Here are some shots of my work that I do in the lab:
What I'd do with the prize money
I'd like to fund outreach sessions in areas where science isn't popular to show how important it really is
I’d use the money to fund outreach sessions in areas where science isn’t seen as important. This would be in areas where people choose not to study science, where people struggle with science or where not many people work in science.
There are usually reasons behind this and reaching out, often if the first step. Many communities may have had limited exposure to science and its importance.
This project could be here in the UK and/or abroad in developing nations.
An example of the kind of activities this would include would be to show off all the cool inventions and technology which have been made possible through STEM, table-top experiments to get people involved to explain some of the concepts behind the technology and also a game where people guess how new or old they think a scientific invention/technology is.

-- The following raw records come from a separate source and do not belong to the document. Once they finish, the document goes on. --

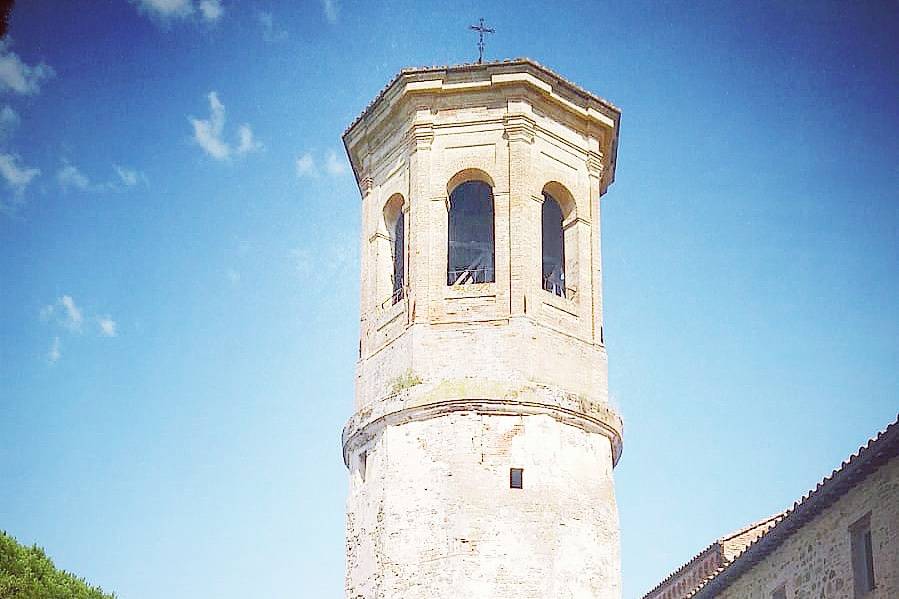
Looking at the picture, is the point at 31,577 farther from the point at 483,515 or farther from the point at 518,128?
the point at 518,128

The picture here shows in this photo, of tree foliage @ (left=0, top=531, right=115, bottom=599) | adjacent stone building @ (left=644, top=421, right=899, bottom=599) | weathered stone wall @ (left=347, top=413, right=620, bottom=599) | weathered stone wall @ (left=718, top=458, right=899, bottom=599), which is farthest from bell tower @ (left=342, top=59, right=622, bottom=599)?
tree foliage @ (left=0, top=531, right=115, bottom=599)

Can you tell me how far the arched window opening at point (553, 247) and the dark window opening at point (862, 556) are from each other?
318 inches

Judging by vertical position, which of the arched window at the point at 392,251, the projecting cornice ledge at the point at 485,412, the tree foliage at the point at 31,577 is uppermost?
the arched window at the point at 392,251

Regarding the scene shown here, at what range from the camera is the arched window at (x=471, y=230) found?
24.0 metres

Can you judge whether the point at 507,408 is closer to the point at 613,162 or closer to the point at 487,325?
the point at 487,325

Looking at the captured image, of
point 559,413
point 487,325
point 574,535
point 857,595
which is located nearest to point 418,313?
point 487,325

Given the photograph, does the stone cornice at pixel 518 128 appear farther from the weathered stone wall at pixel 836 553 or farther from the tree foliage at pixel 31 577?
the tree foliage at pixel 31 577

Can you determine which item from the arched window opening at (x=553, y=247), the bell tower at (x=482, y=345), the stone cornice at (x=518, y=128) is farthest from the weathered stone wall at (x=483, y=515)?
the stone cornice at (x=518, y=128)

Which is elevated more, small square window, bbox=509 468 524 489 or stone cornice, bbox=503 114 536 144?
stone cornice, bbox=503 114 536 144

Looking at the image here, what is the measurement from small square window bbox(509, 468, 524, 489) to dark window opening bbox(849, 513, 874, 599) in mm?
5081

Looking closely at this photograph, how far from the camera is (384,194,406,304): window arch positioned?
23547 millimetres

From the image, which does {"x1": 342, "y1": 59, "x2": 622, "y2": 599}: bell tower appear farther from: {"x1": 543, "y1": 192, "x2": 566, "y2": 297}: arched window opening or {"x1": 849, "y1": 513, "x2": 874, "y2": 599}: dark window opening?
{"x1": 849, "y1": 513, "x2": 874, "y2": 599}: dark window opening

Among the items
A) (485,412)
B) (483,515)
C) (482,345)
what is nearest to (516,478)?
(483,515)

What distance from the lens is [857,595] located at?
16797 mm
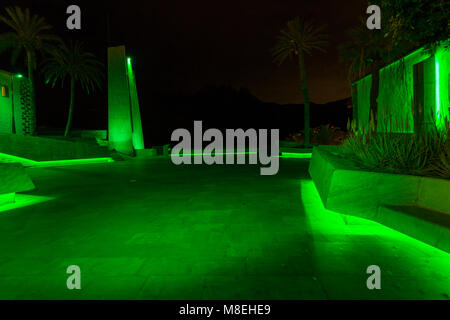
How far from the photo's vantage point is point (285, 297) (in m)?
3.46

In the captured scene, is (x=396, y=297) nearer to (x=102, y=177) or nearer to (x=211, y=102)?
(x=102, y=177)

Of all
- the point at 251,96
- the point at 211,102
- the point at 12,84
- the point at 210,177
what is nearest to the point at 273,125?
the point at 251,96

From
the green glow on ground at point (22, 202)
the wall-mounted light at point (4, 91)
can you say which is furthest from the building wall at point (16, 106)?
the green glow on ground at point (22, 202)

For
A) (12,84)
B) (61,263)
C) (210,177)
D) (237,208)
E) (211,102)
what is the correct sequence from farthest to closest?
(211,102), (12,84), (210,177), (237,208), (61,263)

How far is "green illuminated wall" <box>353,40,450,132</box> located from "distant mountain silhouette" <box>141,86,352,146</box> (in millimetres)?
55244

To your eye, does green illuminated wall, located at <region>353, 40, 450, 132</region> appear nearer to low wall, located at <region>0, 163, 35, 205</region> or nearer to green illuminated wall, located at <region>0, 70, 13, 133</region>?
low wall, located at <region>0, 163, 35, 205</region>

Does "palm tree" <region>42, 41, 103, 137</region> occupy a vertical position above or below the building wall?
above

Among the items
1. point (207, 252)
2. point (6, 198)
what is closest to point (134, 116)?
point (6, 198)

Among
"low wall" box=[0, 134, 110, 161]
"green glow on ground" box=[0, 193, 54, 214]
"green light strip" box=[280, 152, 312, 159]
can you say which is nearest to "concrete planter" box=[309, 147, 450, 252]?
"green glow on ground" box=[0, 193, 54, 214]

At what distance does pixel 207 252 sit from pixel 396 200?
317 centimetres

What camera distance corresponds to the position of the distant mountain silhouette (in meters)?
74.4

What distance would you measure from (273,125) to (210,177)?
6988cm

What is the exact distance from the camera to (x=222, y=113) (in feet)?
250

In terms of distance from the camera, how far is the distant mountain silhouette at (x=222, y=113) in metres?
74.4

How would you describe yourself in 3 words?
Enthusiastic, Interested, Driven
What's the best thing you've done in your career?
Starting a PhD, I get to do science and research every day
What or who inspired you to follow your career?
Growing up, I used to really enjoy science TV shows. Still to this day science media people inspire me. People like Brian Cox, Neil DeGrasse Tyson, Bill Nye and David Attenborough all left a lasting impact on me. They showed that science doesn't have to be technical or overly-complex, it can be for anyone...if you are interested in learning, thats more than enough!
What was your favourite subject at school?
Biology. I liked learning how living things around me worked
What did you want to be after you left school?
I wanted to be a scientist!
Were you ever in trouble at school?
A few times I forgot my homework...I would have used the "my dog ate my homework" excuse but unfortunately, we never owned a dog!
If you weren't doing this job, what would you choose instead?
I would probably be working somewhere in the biotechnology industry. Biotechnology is using biology to make things for us to use. These include things like medicines or improved crops.
Who is your favourite singer or band?
I really enjoy anything by the Foo Fighters
What's your favourite food?
Chocolate. I have a massive sweet-tooth!
What is the most fun thing you've done?
Drove a convertible Lamborghini 🚗🏁
If you had 3 wishes for yourself what would they be? - be honest!
To be better at learning German (its hard!). To be better with maths. To have more hours in the day.
Tell us a joke.
How do you organise a space party? You planet.